→ WHAT YOU ARE ASKED TO DO:
The output should be identical to the entries that follow.

→ SOURCE INFORMATION:
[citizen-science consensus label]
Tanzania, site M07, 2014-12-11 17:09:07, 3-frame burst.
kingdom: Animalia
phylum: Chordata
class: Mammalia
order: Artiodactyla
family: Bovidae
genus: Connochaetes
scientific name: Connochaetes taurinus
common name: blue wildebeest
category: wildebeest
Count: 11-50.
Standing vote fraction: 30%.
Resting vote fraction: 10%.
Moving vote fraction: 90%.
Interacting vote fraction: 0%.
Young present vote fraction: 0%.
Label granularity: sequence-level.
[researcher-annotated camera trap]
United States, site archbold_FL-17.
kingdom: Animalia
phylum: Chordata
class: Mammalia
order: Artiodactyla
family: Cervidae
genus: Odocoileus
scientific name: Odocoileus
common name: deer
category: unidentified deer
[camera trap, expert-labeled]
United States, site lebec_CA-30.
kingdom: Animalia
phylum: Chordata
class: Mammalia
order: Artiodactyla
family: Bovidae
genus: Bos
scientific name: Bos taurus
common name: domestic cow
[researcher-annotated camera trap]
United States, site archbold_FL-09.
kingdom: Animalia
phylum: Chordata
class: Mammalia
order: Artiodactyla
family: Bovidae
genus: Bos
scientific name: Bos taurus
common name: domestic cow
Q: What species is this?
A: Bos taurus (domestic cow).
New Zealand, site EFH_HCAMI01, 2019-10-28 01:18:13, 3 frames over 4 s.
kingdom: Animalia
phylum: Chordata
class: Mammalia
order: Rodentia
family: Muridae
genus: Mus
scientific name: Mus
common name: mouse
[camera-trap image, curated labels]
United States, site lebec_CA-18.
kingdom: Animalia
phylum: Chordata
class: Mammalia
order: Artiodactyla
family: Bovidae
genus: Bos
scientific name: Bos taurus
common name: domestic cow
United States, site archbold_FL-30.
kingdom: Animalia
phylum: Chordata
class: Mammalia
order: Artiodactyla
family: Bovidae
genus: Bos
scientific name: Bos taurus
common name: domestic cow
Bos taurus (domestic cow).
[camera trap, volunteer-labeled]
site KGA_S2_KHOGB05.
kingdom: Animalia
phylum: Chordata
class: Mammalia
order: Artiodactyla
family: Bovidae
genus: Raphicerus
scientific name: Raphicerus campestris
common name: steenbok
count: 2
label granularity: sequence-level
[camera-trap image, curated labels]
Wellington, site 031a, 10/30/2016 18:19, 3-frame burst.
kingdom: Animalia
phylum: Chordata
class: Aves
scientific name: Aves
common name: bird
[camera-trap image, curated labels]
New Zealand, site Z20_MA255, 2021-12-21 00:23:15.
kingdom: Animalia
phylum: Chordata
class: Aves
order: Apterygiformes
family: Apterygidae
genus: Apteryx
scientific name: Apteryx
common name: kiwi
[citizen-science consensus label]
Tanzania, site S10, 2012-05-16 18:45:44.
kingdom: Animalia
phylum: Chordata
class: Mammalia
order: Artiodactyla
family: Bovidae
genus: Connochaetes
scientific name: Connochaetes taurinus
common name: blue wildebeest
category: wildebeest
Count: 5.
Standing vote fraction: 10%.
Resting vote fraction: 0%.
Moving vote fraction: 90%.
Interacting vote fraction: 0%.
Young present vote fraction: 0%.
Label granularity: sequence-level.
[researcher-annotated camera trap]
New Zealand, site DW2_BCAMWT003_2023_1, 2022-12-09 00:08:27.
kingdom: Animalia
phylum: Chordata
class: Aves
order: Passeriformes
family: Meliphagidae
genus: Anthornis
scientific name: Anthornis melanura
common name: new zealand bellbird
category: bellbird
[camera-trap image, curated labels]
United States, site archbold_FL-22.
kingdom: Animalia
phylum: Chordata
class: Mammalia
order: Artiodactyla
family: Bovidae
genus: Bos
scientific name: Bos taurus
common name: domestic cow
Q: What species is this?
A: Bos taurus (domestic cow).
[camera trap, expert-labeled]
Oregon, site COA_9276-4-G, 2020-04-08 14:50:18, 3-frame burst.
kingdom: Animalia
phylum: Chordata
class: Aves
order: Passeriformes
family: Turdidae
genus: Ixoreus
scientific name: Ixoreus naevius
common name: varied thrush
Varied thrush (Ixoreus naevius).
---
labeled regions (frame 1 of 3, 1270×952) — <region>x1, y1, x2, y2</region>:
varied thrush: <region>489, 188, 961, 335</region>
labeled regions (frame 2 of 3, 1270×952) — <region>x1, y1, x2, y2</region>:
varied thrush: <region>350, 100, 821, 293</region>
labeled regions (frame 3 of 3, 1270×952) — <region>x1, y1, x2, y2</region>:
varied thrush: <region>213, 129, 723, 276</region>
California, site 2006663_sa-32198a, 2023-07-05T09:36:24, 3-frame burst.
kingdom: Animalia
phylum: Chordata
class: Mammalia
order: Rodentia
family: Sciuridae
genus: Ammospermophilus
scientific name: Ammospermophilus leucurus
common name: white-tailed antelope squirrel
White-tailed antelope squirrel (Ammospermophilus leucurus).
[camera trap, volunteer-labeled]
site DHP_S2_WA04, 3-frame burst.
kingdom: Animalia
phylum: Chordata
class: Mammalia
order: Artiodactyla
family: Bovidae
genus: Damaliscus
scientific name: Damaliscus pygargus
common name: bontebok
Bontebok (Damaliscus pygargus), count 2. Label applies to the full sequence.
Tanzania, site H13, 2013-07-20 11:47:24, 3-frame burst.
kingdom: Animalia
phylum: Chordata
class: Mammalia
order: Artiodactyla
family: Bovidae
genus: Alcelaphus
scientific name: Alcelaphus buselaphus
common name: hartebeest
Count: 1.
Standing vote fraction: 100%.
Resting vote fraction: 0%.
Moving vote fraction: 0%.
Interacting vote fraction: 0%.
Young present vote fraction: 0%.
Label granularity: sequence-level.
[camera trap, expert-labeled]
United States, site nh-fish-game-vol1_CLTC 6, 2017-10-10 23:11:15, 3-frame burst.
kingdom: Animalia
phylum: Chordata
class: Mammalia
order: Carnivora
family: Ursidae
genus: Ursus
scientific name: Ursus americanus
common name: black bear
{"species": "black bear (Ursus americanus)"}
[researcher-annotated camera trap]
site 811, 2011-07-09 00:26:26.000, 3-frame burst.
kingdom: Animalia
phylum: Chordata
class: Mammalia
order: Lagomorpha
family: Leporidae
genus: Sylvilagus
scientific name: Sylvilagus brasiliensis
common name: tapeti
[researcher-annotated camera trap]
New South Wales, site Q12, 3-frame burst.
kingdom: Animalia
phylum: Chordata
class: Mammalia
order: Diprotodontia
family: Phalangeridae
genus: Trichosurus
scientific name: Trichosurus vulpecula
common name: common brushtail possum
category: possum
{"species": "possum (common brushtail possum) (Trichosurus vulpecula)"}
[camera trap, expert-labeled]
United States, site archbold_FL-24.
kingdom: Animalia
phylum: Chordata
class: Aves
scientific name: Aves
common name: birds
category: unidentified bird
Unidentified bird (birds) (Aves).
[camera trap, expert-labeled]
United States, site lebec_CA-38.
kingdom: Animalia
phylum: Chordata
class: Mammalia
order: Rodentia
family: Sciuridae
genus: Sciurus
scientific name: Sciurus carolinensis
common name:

→ TASK RESULT:
[citizen-science consensus label]
Tanzania, site M07, 2014-12-11 17:09:07, 3-frame burst.
kingdom: Animalia
phylum: Chordata
class: Mammalia
order: Artiodactyla
family: Bovidae
genus: Connochaetes
scientific name: Connochaetes taurinus
common name: blue wildebeest
category: wildebeest
Count: 11-50.
Standing vote fraction: 30%.
Resting vote fraction: 10%.
Moving vote fraction: 90%.
Interacting vote fraction: 0%.
Young present vote fraction: 0%.
Label granularity: sequence-level.
[researcher-annotated camera trap]
United States, site archbold_FL-17.
kingdom: Animalia
phylum: Chordata
class: Mammalia
order: Artiodactyla
family: Cervidae
genus: Odocoileus
scientific name: Odocoileus
common name: deer
category: unidentified deer
[camera trap, expert-labeled]
United States, site lebec_CA-30.
kingdom: Animalia
phylum: Chordata
class: Mammalia
order: Artiodactyla
family: Bovidae
genus: Bos
scientific name: Bos taurus
common name: domestic cow
[researcher-annotated camera trap]
United States, site archbold_FL-09.
kingdom: Animalia
phylum: Chordata
class: Mammalia
order: Artiodactyla
family: Bovidae
genus: Bos
scientific name: Bos taurus
common name: domestic cow
Q: What species is this?
A: Bos taurus (domestic cow).
New Zealand, site EFH_HCAMI01, 2019-10-28 01:18:13, 3 frames over 4 s.
kingdom: Animalia
phylum: Chordata
class: Mammalia
order: Rodentia
family: Muridae
genus: Mus
scientific name: Mus
common name: mouse
[camera-trap image, curated labels]
United States, site lebec_CA-18.
kingdom: Animalia
phylum: Chordata
class: Mammalia
order: Artiodactyla
family: Bovidae
genus: Bos
scientific name: Bos taurus
common name: domestic cow
United States, site archbold_FL-30.
kingdom: Animalia
phylum: Chordata
class: Mammalia
order: Artiodactyla
family: Bovidae
genus: Bos
scientific name: Bos taurus
common name: domestic cow
Bos taurus (domestic cow).
[camera trap, volunteer-labeled]
site KGA_S2_KHOGB05.
kingdom: Animalia
phylum: Chordata
class: Mammalia
order: Artiodactyla
family: Bovidae
genus: Raphicerus
scientific name: Raphicerus campestris
common name: steenbok
count: 2
label granularity: sequence-level
[camera-trap image, curated labels]
Wellington, site 031a, 10/30/2016 18:19, 3-frame burst.
kingdom: Animalia
phylum: Chordata
class: Aves
scientific name: Aves
common name: bird
[camera-trap image, curated labels]
New Zealand, site Z20_MA255, 2021-12-21 00:23:15.
kingdom: Animalia
phylum: Chordata
class: Aves
order: Apterygiformes
family: Apterygidae
genus: Apteryx
scientific name: Apteryx
common name: kiwi
[citizen-science consensus label]
Tanzania, site S10, 2012-05-16 18:45:44.
kingdom: Animalia
phylum: Chordata
class: Mammalia
order: Artiodactyla
family: Bovidae
genus: Connochaetes
scientific name: Connochaetes taurinus
common name: blue wildebeest
category: wildebeest
Count: 5.
Standing vote fraction: 10%.
Resting vote fraction: 0%.
Moving vote fraction: 90%.
Interacting vote fraction: 0%.
Young present vote fraction: 0%.
Label granularity: sequence-level.
[researcher-annotated camera trap]
New Zealand, site DW2_BCAMWT003_2023_1, 2022-12-09 00:08:27.
kingdom: Animalia
phylum: Chordata
class: Aves
order: Passeriformes
family: Meliphagidae
genus: Anthornis
scientific name: Anthornis melanura
common name: new zealand bellbird
category: bellbird
[camera-trap image, curated labels]
United States, site archbold_FL-22.
kingdom: Animalia
phylum: Chordata
class: Mammalia
order: Artiodactyla
family: Bovidae
genus: Bos
scientific name: Bos taurus
common name: domestic cow
Q: What species is this?
A: Bos taurus (domestic cow).
[camera trap, expert-labeled]
Oregon, site COA_9276-4-G, 2020-04-08 14:50:18, 3-frame burst.
kingdom: Animalia
phylum: Chordata
class: Aves
order: Passeriformes
family: Turdidae
genus: Ixoreus
scientific name: Ixoreus naevius
common name: varied thrush
Varied thrush (Ixoreus naevius).
---
labeled regions (frame 1 of 3, 1270×952) — <region>x1, y1, x2, y2</region>:
varied thrush: <region>489, 188, 961, 335</region>
labeled regions (frame 2 of 3, 1270×952) — <region>x1, y1, x2, y2</region>:
varied thrush: <region>350, 100, 821, 293</region>
labeled regions (frame 3 of 3, 1270×952) — <region>x1, y1, x2, y2</region>:
varied thrush: <region>213, 129, 723, 276</region>
California, site 2006663_sa-32198a, 2023-07-05T09:36:24, 3-frame burst.
kingdom: Animalia
phylum: Chordata
class: Mammalia
order: Rodentia
family: Sciuridae
genus: Ammospermophilus
scientific name: Ammospermophilus leucurus
common name: white-tailed antelope squirrel
White-tailed antelope squirrel (Ammospermophilus leucurus).
[camera trap, volunteer-labeled]
site DHP_S2_WA04, 3-frame burst.
kingdom: Animalia
phylum: Chordata
class: Mammalia
order: Artiodactyla
family: Bovidae
genus: Damaliscus
scientific name: Damaliscus pygargus
common name: bontebok
Bontebok (Damaliscus pygargus), count 2. Label applies to the full sequence.
Tanzania, site H13, 2013-07-20 11:47:24, 3-frame burst.
kingdom: Animalia
phylum: Chordata
class: Mammalia
order: Artiodactyla
family: Bovidae
genus: Alcelaphus
scientific name: Alcelaphus buselaphus
common name: hartebeest
Count: 1.
Standing vote fraction: 100%.
Resting vote fraction: 0%.
Moving vote fraction: 0%.
Interacting vote fraction: 0%.
Young present vote fraction: 0%.
Label granularity: sequence-level.
[camera trap, expert-labeled]
United States, site nh-fish-game-vol1_CLTC 6, 2017-10-10 23:11:15, 3-frame burst.
kingdom: Animalia
phylum: Chordata
class: Mammalia
order: Carnivora
family: Ursidae
genus: Ursus
scientific name: Ursus americanus
common name: black bear
{"species": "black bear (Ursus americanus)"}
[researcher-annotated camera trap]
site 811, 2011-07-09 00:26:26.000, 3-frame burst.
kingdom: Animalia
phylum: Chordata
class: Mammalia
order: Lagomorpha
family: Leporidae
genus: Sylvilagus
scientific name: Sylvilagus brasiliensis
common name: tapeti
[researcher-annotated camera trap]
New South Wales, site Q12, 3-frame burst.
kingdom: Animalia
phylum: Chordata
class: Mammalia
order: Diprotodontia
family: Phalangeridae
genus: Trichosurus
scientific name: Trichosurus vulpecula
common name: common brushtail possum
category: possum
{"species": "possum (common brushtail possum) (Trichosurus vulpecula)"}
[camera trap, expert-labeled]
United States, site archbold_FL-24.
kingdom: Animalia
phylum: Chordata
class: Aves
scientific name: Aves
common name: birds
category: unidentified bird
Unidentified bird (birds) (Aves).
[camera trap, expert-labeled]
United States, site lebec_CA-38.
kingdom: Animalia
phylum: Chordata
class: Mammalia
order: Rodentia
family: Sciuridae
genus: Sciurus
scientific name: Sciurus carolinensis
common name:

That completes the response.